Come prima et primé !

S’agissant de la toujours très attendue remise des « Fauves », les trophées d’Angoulême pour ses meilleurs albums de l’année, le millésime 2014 est plutôt éclectique. Et, côté « régionalisme », on notera que la Picardie se retrouve au palmarès (grâce aux attaches picardes du dessinateur Rodguen).

Le Prix du meilleur album est revenu à Come Prima d’Alfred (Delcourt), road-movies familial sur les routes italiennes dans les années 60.
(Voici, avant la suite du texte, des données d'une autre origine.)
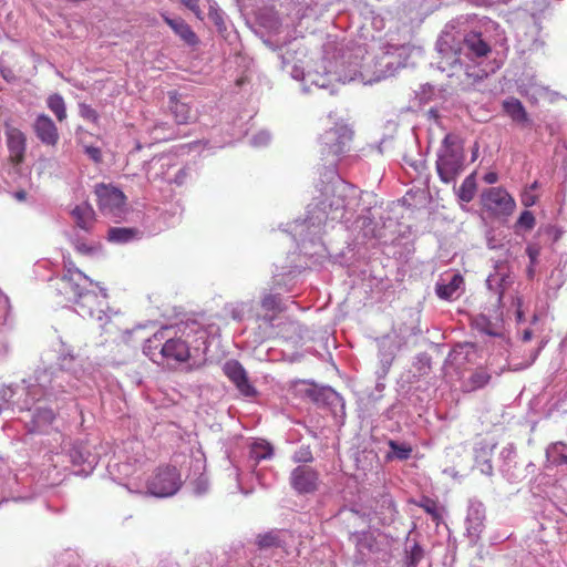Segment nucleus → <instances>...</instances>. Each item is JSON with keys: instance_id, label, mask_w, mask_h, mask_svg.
Wrapping results in <instances>:
<instances>
[{"instance_id": "obj_38", "label": "nucleus", "mask_w": 567, "mask_h": 567, "mask_svg": "<svg viewBox=\"0 0 567 567\" xmlns=\"http://www.w3.org/2000/svg\"><path fill=\"white\" fill-rule=\"evenodd\" d=\"M532 337H533V331L530 329H526L524 330L523 332V336H522V340L524 342H527V341H530L532 340Z\"/></svg>"}, {"instance_id": "obj_37", "label": "nucleus", "mask_w": 567, "mask_h": 567, "mask_svg": "<svg viewBox=\"0 0 567 567\" xmlns=\"http://www.w3.org/2000/svg\"><path fill=\"white\" fill-rule=\"evenodd\" d=\"M76 250L81 254H91L93 251V248L92 247H89L87 245L85 244H78L76 245Z\"/></svg>"}, {"instance_id": "obj_26", "label": "nucleus", "mask_w": 567, "mask_h": 567, "mask_svg": "<svg viewBox=\"0 0 567 567\" xmlns=\"http://www.w3.org/2000/svg\"><path fill=\"white\" fill-rule=\"evenodd\" d=\"M536 225L535 216L529 210H524L520 213L517 221L516 227L525 229V230H532Z\"/></svg>"}, {"instance_id": "obj_2", "label": "nucleus", "mask_w": 567, "mask_h": 567, "mask_svg": "<svg viewBox=\"0 0 567 567\" xmlns=\"http://www.w3.org/2000/svg\"><path fill=\"white\" fill-rule=\"evenodd\" d=\"M80 279H86V277L78 270L74 272L69 271V274L62 277L61 281L63 284V288L73 293L75 303L79 306L80 312L83 317L87 316L102 321L106 318V311L104 309L106 301L99 300L97 295L92 291H84L80 287Z\"/></svg>"}, {"instance_id": "obj_24", "label": "nucleus", "mask_w": 567, "mask_h": 567, "mask_svg": "<svg viewBox=\"0 0 567 567\" xmlns=\"http://www.w3.org/2000/svg\"><path fill=\"white\" fill-rule=\"evenodd\" d=\"M491 381V374L483 368L476 369L468 379L471 391L484 388Z\"/></svg>"}, {"instance_id": "obj_43", "label": "nucleus", "mask_w": 567, "mask_h": 567, "mask_svg": "<svg viewBox=\"0 0 567 567\" xmlns=\"http://www.w3.org/2000/svg\"><path fill=\"white\" fill-rule=\"evenodd\" d=\"M559 461H560V463L567 464V455H560Z\"/></svg>"}, {"instance_id": "obj_17", "label": "nucleus", "mask_w": 567, "mask_h": 567, "mask_svg": "<svg viewBox=\"0 0 567 567\" xmlns=\"http://www.w3.org/2000/svg\"><path fill=\"white\" fill-rule=\"evenodd\" d=\"M505 113L517 123L528 122V114L518 99L511 97L503 102Z\"/></svg>"}, {"instance_id": "obj_6", "label": "nucleus", "mask_w": 567, "mask_h": 567, "mask_svg": "<svg viewBox=\"0 0 567 567\" xmlns=\"http://www.w3.org/2000/svg\"><path fill=\"white\" fill-rule=\"evenodd\" d=\"M95 195L99 209L103 215L120 217L124 213L126 196L121 189L101 183L95 186Z\"/></svg>"}, {"instance_id": "obj_31", "label": "nucleus", "mask_w": 567, "mask_h": 567, "mask_svg": "<svg viewBox=\"0 0 567 567\" xmlns=\"http://www.w3.org/2000/svg\"><path fill=\"white\" fill-rule=\"evenodd\" d=\"M522 204L525 206V207H530L533 205L536 204L537 202V196L530 192V190H525L523 194H522Z\"/></svg>"}, {"instance_id": "obj_20", "label": "nucleus", "mask_w": 567, "mask_h": 567, "mask_svg": "<svg viewBox=\"0 0 567 567\" xmlns=\"http://www.w3.org/2000/svg\"><path fill=\"white\" fill-rule=\"evenodd\" d=\"M464 284V279L460 274L452 276L451 280L446 285H437L436 293L441 299L450 300L454 297L455 292Z\"/></svg>"}, {"instance_id": "obj_28", "label": "nucleus", "mask_w": 567, "mask_h": 567, "mask_svg": "<svg viewBox=\"0 0 567 567\" xmlns=\"http://www.w3.org/2000/svg\"><path fill=\"white\" fill-rule=\"evenodd\" d=\"M419 506L423 508L427 514H430L433 518H439V512L436 503L431 498L423 499Z\"/></svg>"}, {"instance_id": "obj_34", "label": "nucleus", "mask_w": 567, "mask_h": 567, "mask_svg": "<svg viewBox=\"0 0 567 567\" xmlns=\"http://www.w3.org/2000/svg\"><path fill=\"white\" fill-rule=\"evenodd\" d=\"M38 417L41 419V420H44V421H47L49 423H51V422L54 421L55 415H54L52 410L44 409V410L39 411Z\"/></svg>"}, {"instance_id": "obj_21", "label": "nucleus", "mask_w": 567, "mask_h": 567, "mask_svg": "<svg viewBox=\"0 0 567 567\" xmlns=\"http://www.w3.org/2000/svg\"><path fill=\"white\" fill-rule=\"evenodd\" d=\"M47 106L49 110L55 115L59 122H62L66 118V106L64 99L59 93H53L47 99Z\"/></svg>"}, {"instance_id": "obj_1", "label": "nucleus", "mask_w": 567, "mask_h": 567, "mask_svg": "<svg viewBox=\"0 0 567 567\" xmlns=\"http://www.w3.org/2000/svg\"><path fill=\"white\" fill-rule=\"evenodd\" d=\"M464 151L458 137L446 134L437 152L436 172L440 179L445 183H454L464 171Z\"/></svg>"}, {"instance_id": "obj_14", "label": "nucleus", "mask_w": 567, "mask_h": 567, "mask_svg": "<svg viewBox=\"0 0 567 567\" xmlns=\"http://www.w3.org/2000/svg\"><path fill=\"white\" fill-rule=\"evenodd\" d=\"M72 216L75 224L84 230H90L95 220L94 209L87 203L75 206L72 210Z\"/></svg>"}, {"instance_id": "obj_23", "label": "nucleus", "mask_w": 567, "mask_h": 567, "mask_svg": "<svg viewBox=\"0 0 567 567\" xmlns=\"http://www.w3.org/2000/svg\"><path fill=\"white\" fill-rule=\"evenodd\" d=\"M272 456V446L265 442H255L250 447V457L259 463Z\"/></svg>"}, {"instance_id": "obj_44", "label": "nucleus", "mask_w": 567, "mask_h": 567, "mask_svg": "<svg viewBox=\"0 0 567 567\" xmlns=\"http://www.w3.org/2000/svg\"><path fill=\"white\" fill-rule=\"evenodd\" d=\"M1 74H2V76H3L6 80H8V73H6V70H3V69H2V70H1Z\"/></svg>"}, {"instance_id": "obj_29", "label": "nucleus", "mask_w": 567, "mask_h": 567, "mask_svg": "<svg viewBox=\"0 0 567 567\" xmlns=\"http://www.w3.org/2000/svg\"><path fill=\"white\" fill-rule=\"evenodd\" d=\"M423 558V549L420 545L415 544L409 555V565L415 567Z\"/></svg>"}, {"instance_id": "obj_18", "label": "nucleus", "mask_w": 567, "mask_h": 567, "mask_svg": "<svg viewBox=\"0 0 567 567\" xmlns=\"http://www.w3.org/2000/svg\"><path fill=\"white\" fill-rule=\"evenodd\" d=\"M171 111L177 124H187L194 118L190 106L175 96H171Z\"/></svg>"}, {"instance_id": "obj_3", "label": "nucleus", "mask_w": 567, "mask_h": 567, "mask_svg": "<svg viewBox=\"0 0 567 567\" xmlns=\"http://www.w3.org/2000/svg\"><path fill=\"white\" fill-rule=\"evenodd\" d=\"M163 339L162 332H157L148 340V344L144 348V352L150 359L156 363L166 362L168 365L186 363L190 359V349L187 341L182 338L167 339L161 346H154L155 341Z\"/></svg>"}, {"instance_id": "obj_12", "label": "nucleus", "mask_w": 567, "mask_h": 567, "mask_svg": "<svg viewBox=\"0 0 567 567\" xmlns=\"http://www.w3.org/2000/svg\"><path fill=\"white\" fill-rule=\"evenodd\" d=\"M262 313L257 315V320L267 324H272V321L281 312V299L279 295L267 293L260 301Z\"/></svg>"}, {"instance_id": "obj_9", "label": "nucleus", "mask_w": 567, "mask_h": 567, "mask_svg": "<svg viewBox=\"0 0 567 567\" xmlns=\"http://www.w3.org/2000/svg\"><path fill=\"white\" fill-rule=\"evenodd\" d=\"M224 371L241 394L252 396L256 393L255 388L249 383L247 372L238 361L226 362Z\"/></svg>"}, {"instance_id": "obj_30", "label": "nucleus", "mask_w": 567, "mask_h": 567, "mask_svg": "<svg viewBox=\"0 0 567 567\" xmlns=\"http://www.w3.org/2000/svg\"><path fill=\"white\" fill-rule=\"evenodd\" d=\"M84 152L94 163L97 164L102 162V152L99 147L85 146Z\"/></svg>"}, {"instance_id": "obj_15", "label": "nucleus", "mask_w": 567, "mask_h": 567, "mask_svg": "<svg viewBox=\"0 0 567 567\" xmlns=\"http://www.w3.org/2000/svg\"><path fill=\"white\" fill-rule=\"evenodd\" d=\"M255 543L260 550H267L284 547L285 539L280 530H269L264 534H258Z\"/></svg>"}, {"instance_id": "obj_32", "label": "nucleus", "mask_w": 567, "mask_h": 567, "mask_svg": "<svg viewBox=\"0 0 567 567\" xmlns=\"http://www.w3.org/2000/svg\"><path fill=\"white\" fill-rule=\"evenodd\" d=\"M526 254L529 257L530 266L533 267L537 262L540 250L537 246L529 245L526 247Z\"/></svg>"}, {"instance_id": "obj_10", "label": "nucleus", "mask_w": 567, "mask_h": 567, "mask_svg": "<svg viewBox=\"0 0 567 567\" xmlns=\"http://www.w3.org/2000/svg\"><path fill=\"white\" fill-rule=\"evenodd\" d=\"M37 137L48 146H55L60 135L56 125L47 114H39L33 123Z\"/></svg>"}, {"instance_id": "obj_46", "label": "nucleus", "mask_w": 567, "mask_h": 567, "mask_svg": "<svg viewBox=\"0 0 567 567\" xmlns=\"http://www.w3.org/2000/svg\"><path fill=\"white\" fill-rule=\"evenodd\" d=\"M347 140H348V142H350V141H351V134H349V135L347 136Z\"/></svg>"}, {"instance_id": "obj_45", "label": "nucleus", "mask_w": 567, "mask_h": 567, "mask_svg": "<svg viewBox=\"0 0 567 567\" xmlns=\"http://www.w3.org/2000/svg\"><path fill=\"white\" fill-rule=\"evenodd\" d=\"M102 293H103V298L106 299L107 298V293L104 289H101Z\"/></svg>"}, {"instance_id": "obj_4", "label": "nucleus", "mask_w": 567, "mask_h": 567, "mask_svg": "<svg viewBox=\"0 0 567 567\" xmlns=\"http://www.w3.org/2000/svg\"><path fill=\"white\" fill-rule=\"evenodd\" d=\"M182 486L181 473L176 466H158L146 482L147 492L156 497L176 494Z\"/></svg>"}, {"instance_id": "obj_22", "label": "nucleus", "mask_w": 567, "mask_h": 567, "mask_svg": "<svg viewBox=\"0 0 567 567\" xmlns=\"http://www.w3.org/2000/svg\"><path fill=\"white\" fill-rule=\"evenodd\" d=\"M476 173L470 174L461 184L458 188V197L465 203L473 200L476 193Z\"/></svg>"}, {"instance_id": "obj_19", "label": "nucleus", "mask_w": 567, "mask_h": 567, "mask_svg": "<svg viewBox=\"0 0 567 567\" xmlns=\"http://www.w3.org/2000/svg\"><path fill=\"white\" fill-rule=\"evenodd\" d=\"M138 235V230L135 228L127 227H113L109 229L107 239L116 244H125L135 239Z\"/></svg>"}, {"instance_id": "obj_35", "label": "nucleus", "mask_w": 567, "mask_h": 567, "mask_svg": "<svg viewBox=\"0 0 567 567\" xmlns=\"http://www.w3.org/2000/svg\"><path fill=\"white\" fill-rule=\"evenodd\" d=\"M481 472L483 474H486V475H492L493 474V465H492L491 460H485L482 463Z\"/></svg>"}, {"instance_id": "obj_41", "label": "nucleus", "mask_w": 567, "mask_h": 567, "mask_svg": "<svg viewBox=\"0 0 567 567\" xmlns=\"http://www.w3.org/2000/svg\"><path fill=\"white\" fill-rule=\"evenodd\" d=\"M16 197H17L18 199L22 200V199H24L25 194H24V192H18V193L16 194Z\"/></svg>"}, {"instance_id": "obj_25", "label": "nucleus", "mask_w": 567, "mask_h": 567, "mask_svg": "<svg viewBox=\"0 0 567 567\" xmlns=\"http://www.w3.org/2000/svg\"><path fill=\"white\" fill-rule=\"evenodd\" d=\"M388 445L393 452V456L400 461L410 458L412 454V447L409 444H400L396 441L390 440Z\"/></svg>"}, {"instance_id": "obj_40", "label": "nucleus", "mask_w": 567, "mask_h": 567, "mask_svg": "<svg viewBox=\"0 0 567 567\" xmlns=\"http://www.w3.org/2000/svg\"><path fill=\"white\" fill-rule=\"evenodd\" d=\"M307 455H308L307 457H300V458H298V460H299V461H305V462L311 461V460H312V456H311L310 452H307Z\"/></svg>"}, {"instance_id": "obj_5", "label": "nucleus", "mask_w": 567, "mask_h": 567, "mask_svg": "<svg viewBox=\"0 0 567 567\" xmlns=\"http://www.w3.org/2000/svg\"><path fill=\"white\" fill-rule=\"evenodd\" d=\"M481 203L483 209L496 218H507L516 207L515 199L502 187H492L483 192Z\"/></svg>"}, {"instance_id": "obj_27", "label": "nucleus", "mask_w": 567, "mask_h": 567, "mask_svg": "<svg viewBox=\"0 0 567 567\" xmlns=\"http://www.w3.org/2000/svg\"><path fill=\"white\" fill-rule=\"evenodd\" d=\"M79 113L84 120L90 121L92 123H97L99 121L97 112L89 104L80 103Z\"/></svg>"}, {"instance_id": "obj_11", "label": "nucleus", "mask_w": 567, "mask_h": 567, "mask_svg": "<svg viewBox=\"0 0 567 567\" xmlns=\"http://www.w3.org/2000/svg\"><path fill=\"white\" fill-rule=\"evenodd\" d=\"M7 146L9 150V159L12 164L19 165L24 159L25 154V135L16 127H10L6 132Z\"/></svg>"}, {"instance_id": "obj_33", "label": "nucleus", "mask_w": 567, "mask_h": 567, "mask_svg": "<svg viewBox=\"0 0 567 567\" xmlns=\"http://www.w3.org/2000/svg\"><path fill=\"white\" fill-rule=\"evenodd\" d=\"M186 8L193 11L198 18L200 17L199 0H179Z\"/></svg>"}, {"instance_id": "obj_39", "label": "nucleus", "mask_w": 567, "mask_h": 567, "mask_svg": "<svg viewBox=\"0 0 567 567\" xmlns=\"http://www.w3.org/2000/svg\"><path fill=\"white\" fill-rule=\"evenodd\" d=\"M516 316H517V320L518 321H522L524 319V315H523V311L520 309H518L516 311Z\"/></svg>"}, {"instance_id": "obj_7", "label": "nucleus", "mask_w": 567, "mask_h": 567, "mask_svg": "<svg viewBox=\"0 0 567 567\" xmlns=\"http://www.w3.org/2000/svg\"><path fill=\"white\" fill-rule=\"evenodd\" d=\"M378 204L379 200L374 193H361L358 205L362 206L359 220H361V231L363 237L370 238L378 236L379 223L377 220V215H379V210L381 209Z\"/></svg>"}, {"instance_id": "obj_8", "label": "nucleus", "mask_w": 567, "mask_h": 567, "mask_svg": "<svg viewBox=\"0 0 567 567\" xmlns=\"http://www.w3.org/2000/svg\"><path fill=\"white\" fill-rule=\"evenodd\" d=\"M290 484L299 494L313 493L319 486V473L308 465H299L290 474Z\"/></svg>"}, {"instance_id": "obj_42", "label": "nucleus", "mask_w": 567, "mask_h": 567, "mask_svg": "<svg viewBox=\"0 0 567 567\" xmlns=\"http://www.w3.org/2000/svg\"><path fill=\"white\" fill-rule=\"evenodd\" d=\"M537 187H538L537 182H534V183L530 185V187H529V189H528V190L534 192L535 189H537Z\"/></svg>"}, {"instance_id": "obj_16", "label": "nucleus", "mask_w": 567, "mask_h": 567, "mask_svg": "<svg viewBox=\"0 0 567 567\" xmlns=\"http://www.w3.org/2000/svg\"><path fill=\"white\" fill-rule=\"evenodd\" d=\"M464 47L476 58L486 56L491 52V47L478 33H471L466 35L464 39Z\"/></svg>"}, {"instance_id": "obj_13", "label": "nucleus", "mask_w": 567, "mask_h": 567, "mask_svg": "<svg viewBox=\"0 0 567 567\" xmlns=\"http://www.w3.org/2000/svg\"><path fill=\"white\" fill-rule=\"evenodd\" d=\"M164 21L173 29V31L188 45H196L198 37L192 30L190 25L182 18L164 17Z\"/></svg>"}, {"instance_id": "obj_36", "label": "nucleus", "mask_w": 567, "mask_h": 567, "mask_svg": "<svg viewBox=\"0 0 567 567\" xmlns=\"http://www.w3.org/2000/svg\"><path fill=\"white\" fill-rule=\"evenodd\" d=\"M483 179L487 184H495L498 181V175L495 172H488L484 175Z\"/></svg>"}]
</instances>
  • Le Prix spécial du jury est pour sa part attribué à La Propriété de Rutu Modan (Actes Sud BD),  voyage tragi-comique d’une famille juive à la poursuite de ses racines polonaises, à Varsovie. Et effectivement album assez étonnant, déjà remarqué lors du prix des critiques de l’ACBD.
  • Prix Révélation (ex-aequo) : Le Livre De Léviathan de Peter Blegvad (L’Apocalypse, la nouvelle maison d’édition de Jean-Christophe Menu, ex-Association) et Mon Ami Dahmer de Derf Backderf (Ça et Là)
  • Prix du patrimoine : Cowboy Henk de Herr Seele et Kamagurka (Fremok) et son héros potache à la houppe surdimensionné.
  • Prix du public Cultura : Mauvais Genre de Chloé Cruchaudet (Delcourt), et un trophée de plus pour Chloé Cruchaudet, après notamment le Prix ACBD, pour un album doublement d’actualité, entre le centenaire de la Grande Guerre et les « émois » autour de la question du « genre »
  • Fauve polar SNCF: Ma Révérence de Rodguen et Wilfrid Lupano (Delcourt), pas vraiment un « polar », plutôt un roman noir, voire simplement une belle chronique, mais un très réussi album, dont le dessinateur (Rodguen), qui plus est, est orginaire de l’Oise !
  • Prix jeunesse: Les Carnets de Cerise Tome 2 – Le Livre d’Hector de Joris Chamblain et Aurélie Neyret (Soleil)
  • Prix de la bande dessinée alternative, Un Fanzine carré (revue éditée par Hécatombe – Genève)

Par ailleurs, ont aussi été remis divers prix à des jeunes talents et à des scolaires.